Les Luthiers lleva un tiempo de retiro, pero si en este aniversario de fundación que se conmemora volviesen a escena, para celebrar al menos con un par de sketches, estoy seguro de que sería lo máximo.
Igual que siempre. Igual que en cada actuación recogida en Youtube, en las colecciones personales de sus aficionados o en la memoria de quienes llegaron a verles en vivo. Y siempre se siente como si se les viese en vivo. Tal es la fe que merecen que se les tenga, tal es la energía que contagian al espectador.
No en vano son los más extraordinarios caballeros en la historia latinoamericana del humor. Los únicos capaces de simpatizar y sacar la risa bajo un nombre tan aparentemente elitista como Les Luthiers. ¿Será por eso que funcionan tanto, por su contraste entre las estratosféricas bellas artes y el primitivo instinto de hacer reír?
Fabricantes de los más artesanales instrumentos (de ahí el significado del nombre) y de brillantes ideas de toda índole, en su combinación de música y chistes trascendieron la mera unión entre música y chiste. En su universo aparte, de ahí sale una nueva expresión artística.
A lo largo de su obra persiste un riesgo enorme, afilado, siempre acechando al borde de la escena: que más allá no haya cultura, que la suya se desperdicie en una platea silenciosa, que el público no conecte con la impagable lucidez que ellos les traen. Para regocijo de todos, nunca sucede. Estos argentinos tienen el don, el gran secreto, la facultad de meterse al respetable en el bolsillo y hacerlo viajar por los más variados rincones de la inteligencia y el agrado.
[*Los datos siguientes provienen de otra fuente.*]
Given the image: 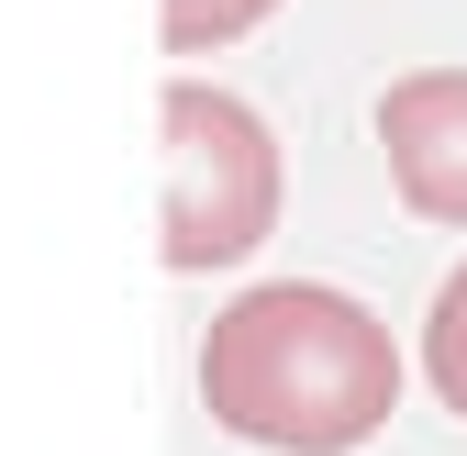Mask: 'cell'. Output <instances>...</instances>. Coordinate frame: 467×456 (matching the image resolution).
I'll list each match as a JSON object with an SVG mask.
<instances>
[{"label": "cell", "instance_id": "1", "mask_svg": "<svg viewBox=\"0 0 467 456\" xmlns=\"http://www.w3.org/2000/svg\"><path fill=\"white\" fill-rule=\"evenodd\" d=\"M201 401L212 423L289 445V456H345L368 445L400 401V346L368 301L323 278H267L201 334Z\"/></svg>", "mask_w": 467, "mask_h": 456}, {"label": "cell", "instance_id": "2", "mask_svg": "<svg viewBox=\"0 0 467 456\" xmlns=\"http://www.w3.org/2000/svg\"><path fill=\"white\" fill-rule=\"evenodd\" d=\"M156 123H167V234H156V256L179 278H201V267H234L245 245H267L278 234V134L256 123V100L179 78Z\"/></svg>", "mask_w": 467, "mask_h": 456}, {"label": "cell", "instance_id": "3", "mask_svg": "<svg viewBox=\"0 0 467 456\" xmlns=\"http://www.w3.org/2000/svg\"><path fill=\"white\" fill-rule=\"evenodd\" d=\"M379 156L389 190L423 223H467V67H412L379 89Z\"/></svg>", "mask_w": 467, "mask_h": 456}, {"label": "cell", "instance_id": "4", "mask_svg": "<svg viewBox=\"0 0 467 456\" xmlns=\"http://www.w3.org/2000/svg\"><path fill=\"white\" fill-rule=\"evenodd\" d=\"M423 378H434V401L445 412H467V267L434 290V312H423Z\"/></svg>", "mask_w": 467, "mask_h": 456}, {"label": "cell", "instance_id": "5", "mask_svg": "<svg viewBox=\"0 0 467 456\" xmlns=\"http://www.w3.org/2000/svg\"><path fill=\"white\" fill-rule=\"evenodd\" d=\"M278 0H156V45H179V56H201V45H234L245 23H267Z\"/></svg>", "mask_w": 467, "mask_h": 456}]
</instances>
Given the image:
Justo ayer veía «A la playa con Mariana», una de sus más logradas conquistas sobre el escenario, y no podía creer la maravilla que acontecía nuevamente ante mí. Qué sincronía, qué fluidez, qué gracia, qué ocurrencia… Pero es que sucede con todo lo que de ellos se puede encontrar, sería injusto calibrar la calidad de sus números y posicionar unos por encima de otros.
Últimamente noto que no siempre me desternillo a carcajadas con todo lo que han hecho, y no por nada malo: a veces admiro tanto la genialidad de lo que estoy viendo y escuchando, aunque sea por enésima vez, que se apodera de mí una sonrisa cómplice y me sobrecojo de placer.
Esa sensación es la fase superior a la risa, al dolor en el vientre que da el gozo extremo. ¿Cómo carcajearme, si así acallo sus voces con mi ruido y me pierdo cualquier mínimo matiz? Uno no aplaude con estruendo hasta el final.
Porque un número de Les Luthiers equivale para mí a un aria bien ejecutada, a un suceso teatral de la mayor magnitud, a un ballet de altos vuelos. Se crea una obra maestra con cada demostración de su talento en el escenario, la escriben con la voz y la pintan con sus instrumentos.
Son una orquesta de pocos hombres, los suficientes para provocar en el humorismo hispano una transformación de todos los horizontes. El rescate personificado del buen gusto y la elegancia, o sea, una de las misiones más difíciles y necesarias en el panorama actual de la risa, de la música, del mundo.